3. Blockchain technology remains the buzzword
Blockchain is one of the emerging and promising technology that is expected to bring a revolutionary impact on the entire startup ecosystem. Many Indonesian teams have been working on discovering potential utilization in different fields since the beginning.
While the topic of Blockchain is getting ever popular and there are several associated communities constantly advocating, nearly all of the solutions on a variety of issues haven’t got tractions in the market or doesn’t have problem-solution fit. Blockchain becomes the buzzword that everybody talks about to attract investor’s and public attention, exactly like artificial intelligence awhile back.
With that said, it wouldn’t be fair if we blame the stagnation of blockchain utilization in Indonesia on startup teams. This issue has a lot to do with the blockchain infrastructure and user base. Indonesia and this blockchain-based startup just haven’t had reached the critical mass point where their product can function properly and ideally.
4. Indonesian startups are competing in the Red Ocean
Indonesia startup ecosystem is becoming increasingly vibrant and diversified. It’s exciting to see more Indonesian enthusiast and entrepreneurs joining the harsh journey with determination.
Nevertheless, Indonesian entrepreneurs aren’t the only one striving to dominate the huge market.

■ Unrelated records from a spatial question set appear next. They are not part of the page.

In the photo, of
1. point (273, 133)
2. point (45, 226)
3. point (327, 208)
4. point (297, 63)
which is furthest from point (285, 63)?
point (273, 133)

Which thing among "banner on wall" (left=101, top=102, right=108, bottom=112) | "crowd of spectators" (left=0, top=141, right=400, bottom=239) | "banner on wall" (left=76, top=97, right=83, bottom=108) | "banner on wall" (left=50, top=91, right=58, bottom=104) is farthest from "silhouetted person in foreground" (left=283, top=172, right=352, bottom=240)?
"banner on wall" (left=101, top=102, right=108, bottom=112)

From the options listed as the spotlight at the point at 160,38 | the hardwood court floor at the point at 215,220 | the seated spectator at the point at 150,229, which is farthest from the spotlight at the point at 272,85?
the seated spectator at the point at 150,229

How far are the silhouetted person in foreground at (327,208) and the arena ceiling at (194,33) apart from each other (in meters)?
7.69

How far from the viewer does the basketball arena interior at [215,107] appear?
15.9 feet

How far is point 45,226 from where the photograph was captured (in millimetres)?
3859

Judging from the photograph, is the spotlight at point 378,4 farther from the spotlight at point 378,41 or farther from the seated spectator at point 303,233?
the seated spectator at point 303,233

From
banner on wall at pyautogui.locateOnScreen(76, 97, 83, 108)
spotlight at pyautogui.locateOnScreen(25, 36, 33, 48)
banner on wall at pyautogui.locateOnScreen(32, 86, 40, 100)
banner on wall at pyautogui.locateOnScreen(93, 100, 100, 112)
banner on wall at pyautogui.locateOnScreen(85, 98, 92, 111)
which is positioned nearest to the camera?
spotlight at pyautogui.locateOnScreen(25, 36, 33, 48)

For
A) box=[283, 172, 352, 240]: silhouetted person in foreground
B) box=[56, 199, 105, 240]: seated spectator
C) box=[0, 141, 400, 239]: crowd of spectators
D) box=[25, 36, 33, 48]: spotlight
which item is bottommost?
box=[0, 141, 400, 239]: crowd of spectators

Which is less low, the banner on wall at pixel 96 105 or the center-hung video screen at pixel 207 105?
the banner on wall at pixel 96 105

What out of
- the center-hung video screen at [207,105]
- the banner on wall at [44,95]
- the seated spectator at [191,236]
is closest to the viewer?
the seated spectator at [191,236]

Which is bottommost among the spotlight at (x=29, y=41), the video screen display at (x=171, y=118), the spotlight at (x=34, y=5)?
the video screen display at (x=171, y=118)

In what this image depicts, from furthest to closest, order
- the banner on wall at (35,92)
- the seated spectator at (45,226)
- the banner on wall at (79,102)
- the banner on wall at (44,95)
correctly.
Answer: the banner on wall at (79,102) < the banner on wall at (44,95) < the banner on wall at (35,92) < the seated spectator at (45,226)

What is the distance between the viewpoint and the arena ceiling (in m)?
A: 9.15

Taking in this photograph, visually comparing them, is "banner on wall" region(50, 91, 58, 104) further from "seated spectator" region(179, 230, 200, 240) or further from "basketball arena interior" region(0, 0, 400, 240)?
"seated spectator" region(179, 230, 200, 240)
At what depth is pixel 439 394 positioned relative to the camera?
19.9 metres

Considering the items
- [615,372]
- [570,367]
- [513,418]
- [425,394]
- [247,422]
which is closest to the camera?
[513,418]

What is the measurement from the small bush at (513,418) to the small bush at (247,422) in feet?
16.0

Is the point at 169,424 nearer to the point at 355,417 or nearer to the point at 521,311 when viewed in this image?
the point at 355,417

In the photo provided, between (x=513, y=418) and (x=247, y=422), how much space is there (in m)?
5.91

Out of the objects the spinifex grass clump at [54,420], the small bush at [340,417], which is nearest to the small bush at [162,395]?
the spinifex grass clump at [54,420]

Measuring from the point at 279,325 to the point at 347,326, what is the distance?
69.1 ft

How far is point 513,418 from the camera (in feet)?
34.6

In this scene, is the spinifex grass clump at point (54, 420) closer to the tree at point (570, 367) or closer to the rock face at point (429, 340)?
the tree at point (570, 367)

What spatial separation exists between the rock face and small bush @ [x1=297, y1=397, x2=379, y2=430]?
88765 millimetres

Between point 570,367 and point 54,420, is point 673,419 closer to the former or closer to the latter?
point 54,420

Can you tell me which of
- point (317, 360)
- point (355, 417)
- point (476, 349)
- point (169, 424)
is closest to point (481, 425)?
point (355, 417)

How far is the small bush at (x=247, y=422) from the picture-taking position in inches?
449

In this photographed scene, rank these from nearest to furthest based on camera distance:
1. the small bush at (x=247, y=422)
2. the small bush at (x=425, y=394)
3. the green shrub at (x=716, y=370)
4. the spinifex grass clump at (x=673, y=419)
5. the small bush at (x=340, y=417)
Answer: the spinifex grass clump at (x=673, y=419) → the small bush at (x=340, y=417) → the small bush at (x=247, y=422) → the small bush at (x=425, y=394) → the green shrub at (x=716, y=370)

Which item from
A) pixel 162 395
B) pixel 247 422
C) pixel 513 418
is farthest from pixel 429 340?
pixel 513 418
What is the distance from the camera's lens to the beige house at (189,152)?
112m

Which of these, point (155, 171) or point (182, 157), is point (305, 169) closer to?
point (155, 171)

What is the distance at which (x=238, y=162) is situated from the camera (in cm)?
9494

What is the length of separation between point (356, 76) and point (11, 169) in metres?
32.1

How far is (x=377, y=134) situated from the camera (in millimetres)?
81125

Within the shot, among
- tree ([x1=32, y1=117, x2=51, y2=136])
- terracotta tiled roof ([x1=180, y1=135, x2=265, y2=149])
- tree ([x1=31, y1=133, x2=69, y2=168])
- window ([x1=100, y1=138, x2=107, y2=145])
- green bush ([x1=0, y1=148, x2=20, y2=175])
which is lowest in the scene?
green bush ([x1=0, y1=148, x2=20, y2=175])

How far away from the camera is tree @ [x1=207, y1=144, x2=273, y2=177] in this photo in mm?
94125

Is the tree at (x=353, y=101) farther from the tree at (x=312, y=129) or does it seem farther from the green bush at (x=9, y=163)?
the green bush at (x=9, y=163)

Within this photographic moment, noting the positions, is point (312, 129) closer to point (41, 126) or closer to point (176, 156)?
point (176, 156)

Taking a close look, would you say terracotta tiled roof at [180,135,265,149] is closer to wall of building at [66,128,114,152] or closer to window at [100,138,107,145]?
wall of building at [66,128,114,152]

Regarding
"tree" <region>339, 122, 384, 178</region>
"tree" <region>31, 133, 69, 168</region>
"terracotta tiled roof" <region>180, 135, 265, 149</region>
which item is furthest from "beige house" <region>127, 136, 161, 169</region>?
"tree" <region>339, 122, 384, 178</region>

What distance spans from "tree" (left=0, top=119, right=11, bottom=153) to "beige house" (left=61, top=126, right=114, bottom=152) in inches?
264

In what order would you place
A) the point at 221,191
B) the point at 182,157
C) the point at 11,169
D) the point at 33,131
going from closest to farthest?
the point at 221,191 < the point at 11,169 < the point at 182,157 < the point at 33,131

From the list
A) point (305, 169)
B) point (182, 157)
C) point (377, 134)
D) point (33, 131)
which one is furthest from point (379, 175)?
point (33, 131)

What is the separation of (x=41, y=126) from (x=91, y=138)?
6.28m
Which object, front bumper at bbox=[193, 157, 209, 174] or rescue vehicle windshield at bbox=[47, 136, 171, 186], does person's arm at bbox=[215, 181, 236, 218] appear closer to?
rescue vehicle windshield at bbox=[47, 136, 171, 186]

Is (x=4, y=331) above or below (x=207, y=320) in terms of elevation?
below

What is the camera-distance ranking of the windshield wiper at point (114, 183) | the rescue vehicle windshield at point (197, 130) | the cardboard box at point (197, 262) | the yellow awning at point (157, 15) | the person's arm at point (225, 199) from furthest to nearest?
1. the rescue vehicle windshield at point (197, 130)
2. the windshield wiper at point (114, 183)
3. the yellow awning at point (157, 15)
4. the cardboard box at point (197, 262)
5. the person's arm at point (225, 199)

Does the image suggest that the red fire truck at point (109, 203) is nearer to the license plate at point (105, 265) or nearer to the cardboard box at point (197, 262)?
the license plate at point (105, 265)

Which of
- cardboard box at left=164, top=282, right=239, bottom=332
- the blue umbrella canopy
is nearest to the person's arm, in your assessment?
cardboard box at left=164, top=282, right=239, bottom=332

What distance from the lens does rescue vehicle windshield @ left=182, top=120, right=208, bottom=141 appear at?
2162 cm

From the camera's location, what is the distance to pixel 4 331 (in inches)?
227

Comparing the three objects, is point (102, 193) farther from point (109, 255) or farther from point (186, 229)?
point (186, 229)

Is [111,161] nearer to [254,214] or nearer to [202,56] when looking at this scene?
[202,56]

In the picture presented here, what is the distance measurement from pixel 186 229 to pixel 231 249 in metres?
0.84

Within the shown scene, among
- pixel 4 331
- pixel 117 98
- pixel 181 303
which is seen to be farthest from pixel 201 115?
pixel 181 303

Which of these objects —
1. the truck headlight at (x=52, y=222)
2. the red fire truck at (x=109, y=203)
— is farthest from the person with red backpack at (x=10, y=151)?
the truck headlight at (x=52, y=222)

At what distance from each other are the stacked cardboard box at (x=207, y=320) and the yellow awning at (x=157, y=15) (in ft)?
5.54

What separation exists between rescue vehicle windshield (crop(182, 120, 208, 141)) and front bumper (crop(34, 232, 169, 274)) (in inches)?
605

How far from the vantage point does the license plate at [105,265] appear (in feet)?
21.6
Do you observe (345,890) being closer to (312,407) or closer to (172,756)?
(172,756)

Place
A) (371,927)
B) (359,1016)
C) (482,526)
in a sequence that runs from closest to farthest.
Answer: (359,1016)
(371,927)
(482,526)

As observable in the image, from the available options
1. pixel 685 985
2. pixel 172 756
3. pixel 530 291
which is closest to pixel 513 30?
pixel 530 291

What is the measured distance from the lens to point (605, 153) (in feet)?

Foreign startups coming from around the worlds, such as Singapore and Korea, are swiftly mushrooming up and leading the startup ecosystem with their successful experience in other countries.
The topic these foreign startups present include native advertising networks that provide better user experience, integrated platform that allows clients to track offline behavior, and other creative innovation that is possibly able to disrupt the startup scene.
Indonesian startups, on the other hand, seem to be staying at the early stage where most startup founders competed with one another on the same common topic and tried to build up a two- or multi-side platform, which the pioneer advantage has disappeared long before.
5. E-commerce development is lagging behind
E-commerce growth in Indonesia shows no sign of stop. Revenue is expected to perform an annual growth rate (CAGR 2018-2022) of 13.0% and user penetration is expected to hit from 40.0% in 2018 to 48.3% by 2022, according to Statista.
In spite of the amazing forecast of growth, it’s widely believed online marketplace, such as Tokepedia and Bukalapa, account for the majority of the figure. Indonesian e-commerce will remain the battlefield for the big names only and leave no rooms for vertical e-commerce in the following years.
Launching shops on online marketplaces is a good start but never a wise decision for the long m term goal. The inherent disadvantages of price competition, data collection, and scalability would significantly crash entrepreneur’s business badly at some points.
Most entrepreneurs, instead of allocating resources to build up their own vertical e-commerce and eying on the future, continue paying all the attention to online marketplaces, which barely creates desirable margin and develops longstanding brand loyalty.
Indonesia, undoubtedly, is no longer where people perceive as an underdeveloped region. In the startup ecosystem, however, there is still a long way to go. The aforementioned hurdles is what you can not easily find out based on the statistics of reports.